Word for word, return the lines below from the first through the line that has "The U.S flag", dropping the pictures.

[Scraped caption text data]
╔══

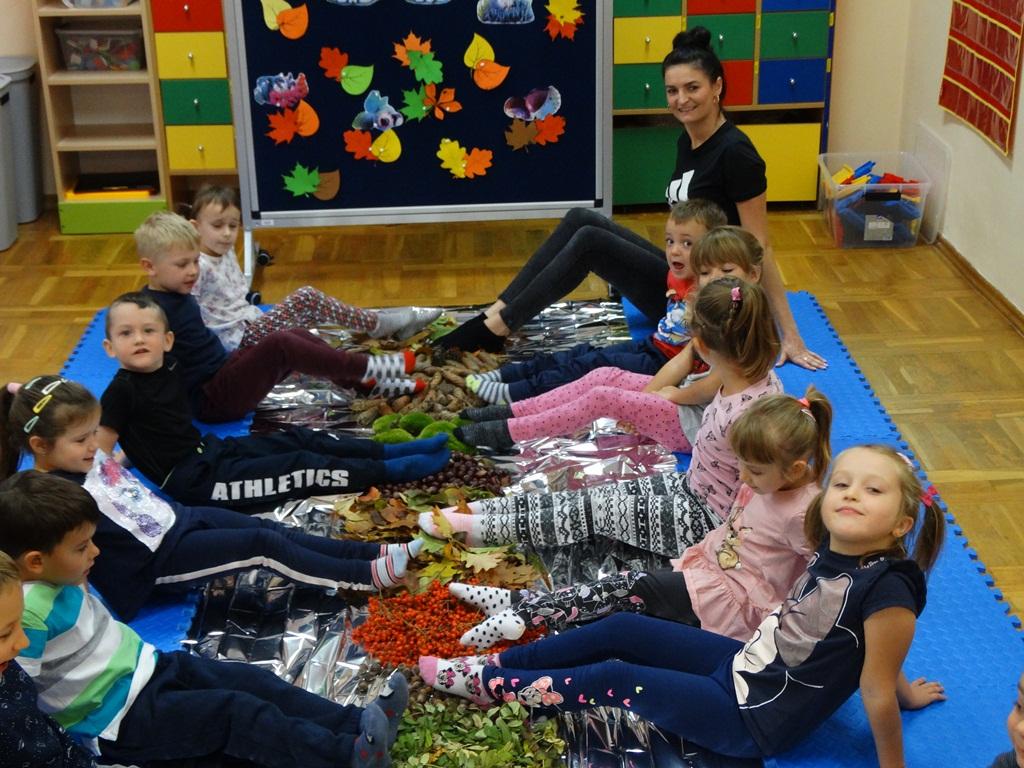 Dzieci i nauczycielka dotykające stopami swoich zbiorów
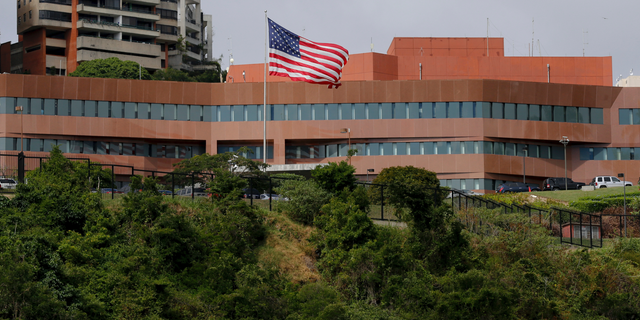 The U.S flag flies outside the U.S. embassy in Caracas, Venezuela, which remains open in the face of continuing local unrest.
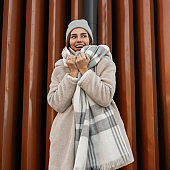 Fashion model of a pretty happy young woman with a cute smile in fashionable faux fur coat in a knitted stylish hat with a woolen plaid scarf posing near a metallic wall in the city. Cheerful girl.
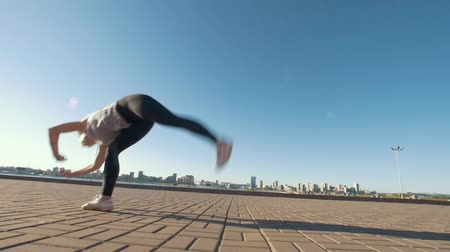 sznurek : Young caucasian woman performs acrobatic flip on the asphalt on background cityscape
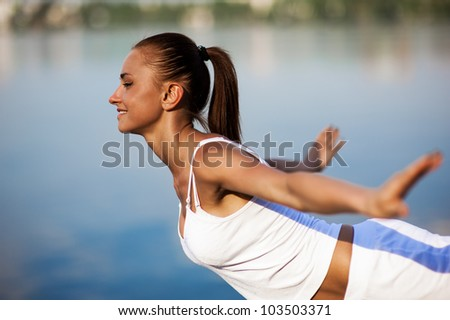 Healthy woman running on the beach - stock photo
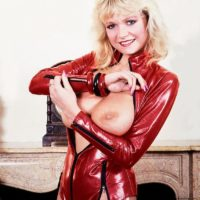 Aged light-haired MILF Debbie Ashby extracts her humungous breasts from a latex jacket in hose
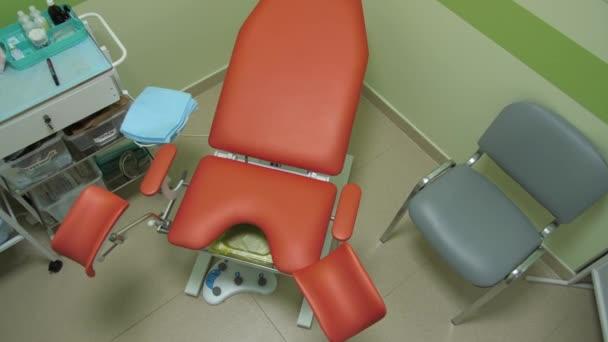 clean orangefarbener gynäkologischer Untersuchungsstuhl mit Bedienfeld. Nahaufnahme, Draufsicht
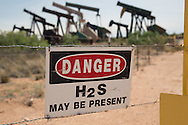 Apache Energy site with a collection of drilling derricks near the entrance in the Permian Basin in west Texas.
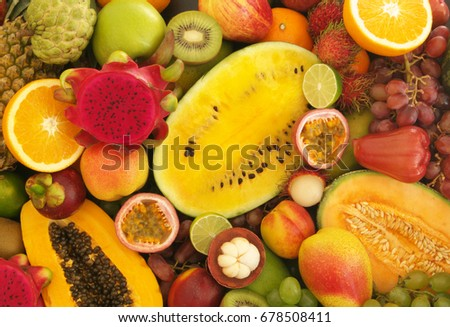 Mixed tropical fruits, fresh fruits background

╚══

● **OUTPUT FOR THIS EXERCISE**
 Dzieci i nauczycielka dotykające stopami swoich zbiorów
 The U.S flag flies outside the U.S. embassy in Caracas, Venezuela, which remains open in the face of continuing local unrest.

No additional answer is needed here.